No matter how Pro-Lifers want to parse it. Even a human life isn't entitled by Gov-Gun point to take organs from another human life.
You've got nothing but your own religious beliefs ("moral standards") you're trying to FORCE by Gov-Gun point onto everyone else.
Stop pretending this is a religious issue. It's no more religious than a law against theft.
Pregnancy is the process where an excretion becomes a human. When it becomes a separate human being with its own rights is an arbitrary standard that has no objective basis supporting any choice (conception, implantation, viability, birth, or whatever else).
However, that arbitrary standard is the difference between medical procedure and murder 1. Everything else is dancing around this one question.
Pro-Life's roots literally came from the Catholic Church.
If that doesn't meet significance of a 'religious issue' I don't know what does.
Never-mind the "faith" being everything and causing the very reason for the "dancing" around this one question. The question could so easily be settled by reality. If it has a life to save then SET it FREE and LET it have a life. Heaven-forbid 'reality' gets to determine that answer to the sacred-question instead of the "faith".
“ No matter how abortionists parse it, human life begins at conception and abortion is the killing of a developing child.”
That’s one opinion.
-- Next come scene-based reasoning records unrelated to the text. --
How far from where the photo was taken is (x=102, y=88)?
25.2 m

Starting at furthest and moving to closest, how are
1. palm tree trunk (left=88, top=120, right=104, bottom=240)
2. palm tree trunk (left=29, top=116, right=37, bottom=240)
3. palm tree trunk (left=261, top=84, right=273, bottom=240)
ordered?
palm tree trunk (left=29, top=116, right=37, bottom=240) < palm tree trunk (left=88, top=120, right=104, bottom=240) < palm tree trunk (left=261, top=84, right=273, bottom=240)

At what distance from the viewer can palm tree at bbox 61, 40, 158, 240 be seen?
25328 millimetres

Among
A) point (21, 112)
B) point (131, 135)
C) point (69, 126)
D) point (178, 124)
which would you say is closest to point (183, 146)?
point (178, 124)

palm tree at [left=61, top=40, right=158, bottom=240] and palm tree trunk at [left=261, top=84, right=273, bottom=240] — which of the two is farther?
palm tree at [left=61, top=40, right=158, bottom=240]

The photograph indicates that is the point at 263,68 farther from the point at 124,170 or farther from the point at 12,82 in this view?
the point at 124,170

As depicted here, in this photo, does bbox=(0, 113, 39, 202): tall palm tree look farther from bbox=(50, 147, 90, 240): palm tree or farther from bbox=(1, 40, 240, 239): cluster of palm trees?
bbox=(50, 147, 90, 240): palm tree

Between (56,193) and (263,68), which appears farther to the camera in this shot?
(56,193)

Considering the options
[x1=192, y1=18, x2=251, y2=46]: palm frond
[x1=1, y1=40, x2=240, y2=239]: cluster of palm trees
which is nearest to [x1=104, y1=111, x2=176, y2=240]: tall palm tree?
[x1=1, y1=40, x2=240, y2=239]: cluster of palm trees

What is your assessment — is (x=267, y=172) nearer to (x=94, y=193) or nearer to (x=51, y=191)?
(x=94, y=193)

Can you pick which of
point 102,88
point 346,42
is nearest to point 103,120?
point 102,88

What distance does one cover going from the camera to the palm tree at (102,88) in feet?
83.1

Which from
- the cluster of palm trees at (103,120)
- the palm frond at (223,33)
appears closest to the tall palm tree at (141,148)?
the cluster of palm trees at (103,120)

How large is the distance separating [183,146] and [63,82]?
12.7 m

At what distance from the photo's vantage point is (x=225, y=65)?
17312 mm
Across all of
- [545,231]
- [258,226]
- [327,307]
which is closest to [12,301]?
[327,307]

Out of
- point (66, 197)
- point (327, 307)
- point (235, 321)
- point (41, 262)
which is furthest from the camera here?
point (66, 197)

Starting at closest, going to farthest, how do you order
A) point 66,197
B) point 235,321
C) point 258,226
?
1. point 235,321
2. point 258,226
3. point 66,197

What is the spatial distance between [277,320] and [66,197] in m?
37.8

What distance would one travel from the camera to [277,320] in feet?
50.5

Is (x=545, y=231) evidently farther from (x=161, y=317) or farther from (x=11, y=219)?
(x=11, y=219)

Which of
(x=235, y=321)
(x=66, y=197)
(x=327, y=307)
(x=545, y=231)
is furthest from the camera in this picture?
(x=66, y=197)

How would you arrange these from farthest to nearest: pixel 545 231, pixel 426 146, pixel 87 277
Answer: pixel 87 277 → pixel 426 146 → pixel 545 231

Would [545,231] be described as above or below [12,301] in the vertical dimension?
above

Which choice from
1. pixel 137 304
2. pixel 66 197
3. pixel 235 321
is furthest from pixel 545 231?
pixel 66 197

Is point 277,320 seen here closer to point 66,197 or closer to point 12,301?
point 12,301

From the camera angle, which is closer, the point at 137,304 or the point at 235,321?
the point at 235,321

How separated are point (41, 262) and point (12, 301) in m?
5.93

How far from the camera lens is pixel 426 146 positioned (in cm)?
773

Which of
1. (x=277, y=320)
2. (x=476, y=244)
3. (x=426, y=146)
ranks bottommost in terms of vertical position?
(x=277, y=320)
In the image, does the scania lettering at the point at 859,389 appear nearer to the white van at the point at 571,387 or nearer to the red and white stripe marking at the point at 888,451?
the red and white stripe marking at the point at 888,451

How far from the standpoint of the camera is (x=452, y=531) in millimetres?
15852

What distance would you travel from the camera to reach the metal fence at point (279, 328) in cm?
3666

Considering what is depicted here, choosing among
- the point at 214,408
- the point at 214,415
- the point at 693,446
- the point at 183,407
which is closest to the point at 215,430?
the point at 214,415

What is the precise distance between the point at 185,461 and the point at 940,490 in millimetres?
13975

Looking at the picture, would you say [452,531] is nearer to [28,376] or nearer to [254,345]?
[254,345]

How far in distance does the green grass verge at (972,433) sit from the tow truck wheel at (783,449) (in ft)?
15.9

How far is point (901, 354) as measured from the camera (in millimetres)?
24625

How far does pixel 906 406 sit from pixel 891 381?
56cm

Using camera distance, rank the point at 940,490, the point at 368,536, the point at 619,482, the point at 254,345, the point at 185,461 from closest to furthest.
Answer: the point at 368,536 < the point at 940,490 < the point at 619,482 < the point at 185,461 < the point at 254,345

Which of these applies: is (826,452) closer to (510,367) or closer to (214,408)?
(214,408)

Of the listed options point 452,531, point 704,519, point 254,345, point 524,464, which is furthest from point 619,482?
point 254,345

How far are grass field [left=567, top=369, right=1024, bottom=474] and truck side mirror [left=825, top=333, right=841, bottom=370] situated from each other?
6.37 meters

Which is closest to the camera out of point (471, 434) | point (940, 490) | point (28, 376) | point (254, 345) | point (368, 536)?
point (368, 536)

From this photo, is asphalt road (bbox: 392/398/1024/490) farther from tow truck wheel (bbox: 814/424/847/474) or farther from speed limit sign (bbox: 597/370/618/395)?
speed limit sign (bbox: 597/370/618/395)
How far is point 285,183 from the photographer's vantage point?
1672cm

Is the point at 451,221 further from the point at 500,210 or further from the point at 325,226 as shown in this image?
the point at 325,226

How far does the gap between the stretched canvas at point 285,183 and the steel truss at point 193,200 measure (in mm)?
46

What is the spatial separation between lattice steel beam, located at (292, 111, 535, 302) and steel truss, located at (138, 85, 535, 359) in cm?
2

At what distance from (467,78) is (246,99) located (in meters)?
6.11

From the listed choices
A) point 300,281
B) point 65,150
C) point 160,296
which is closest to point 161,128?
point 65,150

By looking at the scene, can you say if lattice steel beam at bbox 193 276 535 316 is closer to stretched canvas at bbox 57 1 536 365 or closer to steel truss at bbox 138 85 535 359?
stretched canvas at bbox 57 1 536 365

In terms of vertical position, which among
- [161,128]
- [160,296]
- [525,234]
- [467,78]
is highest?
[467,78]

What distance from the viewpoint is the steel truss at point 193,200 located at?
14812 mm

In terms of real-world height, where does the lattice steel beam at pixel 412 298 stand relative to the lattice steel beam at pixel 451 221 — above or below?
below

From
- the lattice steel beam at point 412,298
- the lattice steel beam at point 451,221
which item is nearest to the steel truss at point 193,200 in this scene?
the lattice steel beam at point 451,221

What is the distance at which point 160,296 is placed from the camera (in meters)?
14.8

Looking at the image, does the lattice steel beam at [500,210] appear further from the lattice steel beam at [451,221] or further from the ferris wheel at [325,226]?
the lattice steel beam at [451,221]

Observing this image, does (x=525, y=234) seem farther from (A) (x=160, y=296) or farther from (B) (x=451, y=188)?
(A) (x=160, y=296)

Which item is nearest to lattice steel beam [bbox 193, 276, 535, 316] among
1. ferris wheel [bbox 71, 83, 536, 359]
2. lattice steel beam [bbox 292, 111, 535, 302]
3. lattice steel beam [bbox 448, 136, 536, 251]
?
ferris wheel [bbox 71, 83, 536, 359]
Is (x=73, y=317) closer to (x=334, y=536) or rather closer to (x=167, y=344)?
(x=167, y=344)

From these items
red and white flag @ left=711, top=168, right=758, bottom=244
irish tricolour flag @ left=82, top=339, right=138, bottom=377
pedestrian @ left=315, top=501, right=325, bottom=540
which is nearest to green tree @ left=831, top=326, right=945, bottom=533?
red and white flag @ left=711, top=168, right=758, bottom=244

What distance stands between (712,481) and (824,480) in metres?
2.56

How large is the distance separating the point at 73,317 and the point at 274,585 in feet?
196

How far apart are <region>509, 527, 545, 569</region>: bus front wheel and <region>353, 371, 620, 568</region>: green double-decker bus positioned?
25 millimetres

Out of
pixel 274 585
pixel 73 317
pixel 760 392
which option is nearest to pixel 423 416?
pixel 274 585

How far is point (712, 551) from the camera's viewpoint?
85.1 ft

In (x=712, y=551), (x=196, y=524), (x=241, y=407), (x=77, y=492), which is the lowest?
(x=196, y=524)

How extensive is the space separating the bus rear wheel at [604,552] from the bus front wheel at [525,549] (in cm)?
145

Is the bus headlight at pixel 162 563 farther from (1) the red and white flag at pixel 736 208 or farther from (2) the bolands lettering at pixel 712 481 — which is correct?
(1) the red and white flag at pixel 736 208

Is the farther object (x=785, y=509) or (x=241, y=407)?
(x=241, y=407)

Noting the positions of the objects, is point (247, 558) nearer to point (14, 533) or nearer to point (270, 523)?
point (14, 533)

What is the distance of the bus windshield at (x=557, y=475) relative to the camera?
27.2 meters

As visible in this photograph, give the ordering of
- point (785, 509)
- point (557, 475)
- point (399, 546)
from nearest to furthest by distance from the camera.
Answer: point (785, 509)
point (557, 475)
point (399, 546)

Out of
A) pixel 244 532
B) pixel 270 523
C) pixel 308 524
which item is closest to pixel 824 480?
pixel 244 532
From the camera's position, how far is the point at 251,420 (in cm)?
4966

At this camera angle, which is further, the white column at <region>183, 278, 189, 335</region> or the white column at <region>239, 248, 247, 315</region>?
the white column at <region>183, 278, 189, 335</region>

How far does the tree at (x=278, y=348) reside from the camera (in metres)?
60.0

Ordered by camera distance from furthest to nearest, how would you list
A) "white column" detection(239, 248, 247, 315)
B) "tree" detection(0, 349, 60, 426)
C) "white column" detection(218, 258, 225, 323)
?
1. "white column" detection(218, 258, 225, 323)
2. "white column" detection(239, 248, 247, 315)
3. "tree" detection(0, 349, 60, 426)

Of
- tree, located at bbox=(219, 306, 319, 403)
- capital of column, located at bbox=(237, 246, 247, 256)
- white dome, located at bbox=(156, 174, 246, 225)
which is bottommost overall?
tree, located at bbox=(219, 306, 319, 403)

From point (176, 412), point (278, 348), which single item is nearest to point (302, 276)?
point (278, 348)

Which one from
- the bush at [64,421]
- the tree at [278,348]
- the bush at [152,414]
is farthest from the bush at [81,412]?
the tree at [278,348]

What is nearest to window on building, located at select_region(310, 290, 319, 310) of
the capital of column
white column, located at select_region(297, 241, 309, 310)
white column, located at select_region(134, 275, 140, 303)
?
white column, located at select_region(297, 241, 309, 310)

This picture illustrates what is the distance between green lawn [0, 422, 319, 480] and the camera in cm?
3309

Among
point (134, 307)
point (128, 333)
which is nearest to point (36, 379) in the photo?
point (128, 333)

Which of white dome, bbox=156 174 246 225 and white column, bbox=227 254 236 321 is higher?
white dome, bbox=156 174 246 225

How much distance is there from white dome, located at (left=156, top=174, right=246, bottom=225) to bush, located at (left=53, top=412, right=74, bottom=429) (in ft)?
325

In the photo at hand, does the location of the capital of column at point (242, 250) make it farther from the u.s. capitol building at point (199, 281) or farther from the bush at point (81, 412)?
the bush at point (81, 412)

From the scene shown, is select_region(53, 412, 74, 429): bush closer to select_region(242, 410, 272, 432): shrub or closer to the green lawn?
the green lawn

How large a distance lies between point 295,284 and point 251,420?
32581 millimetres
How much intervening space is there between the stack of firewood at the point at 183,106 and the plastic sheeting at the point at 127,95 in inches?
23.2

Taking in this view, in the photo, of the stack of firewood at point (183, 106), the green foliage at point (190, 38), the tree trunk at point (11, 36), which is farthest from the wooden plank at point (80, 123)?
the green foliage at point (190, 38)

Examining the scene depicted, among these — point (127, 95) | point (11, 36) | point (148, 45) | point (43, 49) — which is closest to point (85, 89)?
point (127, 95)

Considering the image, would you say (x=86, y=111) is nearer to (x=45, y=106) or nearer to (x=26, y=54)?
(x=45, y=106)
The significantly minority opinion, but an opinion nonetheless.
“ Any chance young women consider not being promiscuous whores and young men stop thinking with their dick?”
Genetically and evolutionally, no. The drive to procreate is hardwired into human beings. Condescending self-righteousness is a sign that you don’t accept anyone else disagreeing with you. Totalitarianism is an ugly thing. You are clearly a hideous person inside.
That Nelson is one disgusting dude. I bet if we could see his past and peek in his conscience it would be sulphorouos. I have known people just like Nelson, there silos of vice with guitly consciences and they put on this altruistic, intellectual, detached persona so you won't suspect --- but if you have known pro-aborts like Nelson you are not fooled. HE knows it's evil. He knows for sure.
If a substanceless zealot like you is calling me disgusting, I’m doing something right.
I am just fine with my moral code, beliefs, and priorities. I feel no guilt because there is nothing to feel guilty about. I’m not the one trying to force people to act the way I want, you are. I’m not the one who can’t abide people having a different opinion than me, you are. I’m not the one who thinks that freedom, liberty, and individual rights are unimportant, you are.
Hell, you aren’t even honest enough to acknowledge that I’m pro- choice (my actual belief, due to my support for each person making their own decision)). You have to pretend I am in favor of people having abortions, which I am not. I merely think that I have no right to shove my opinion onto anyone else.
There is only one of us that should feel guilt or shame over their beliefs. Look in a mirror and you’ll see him.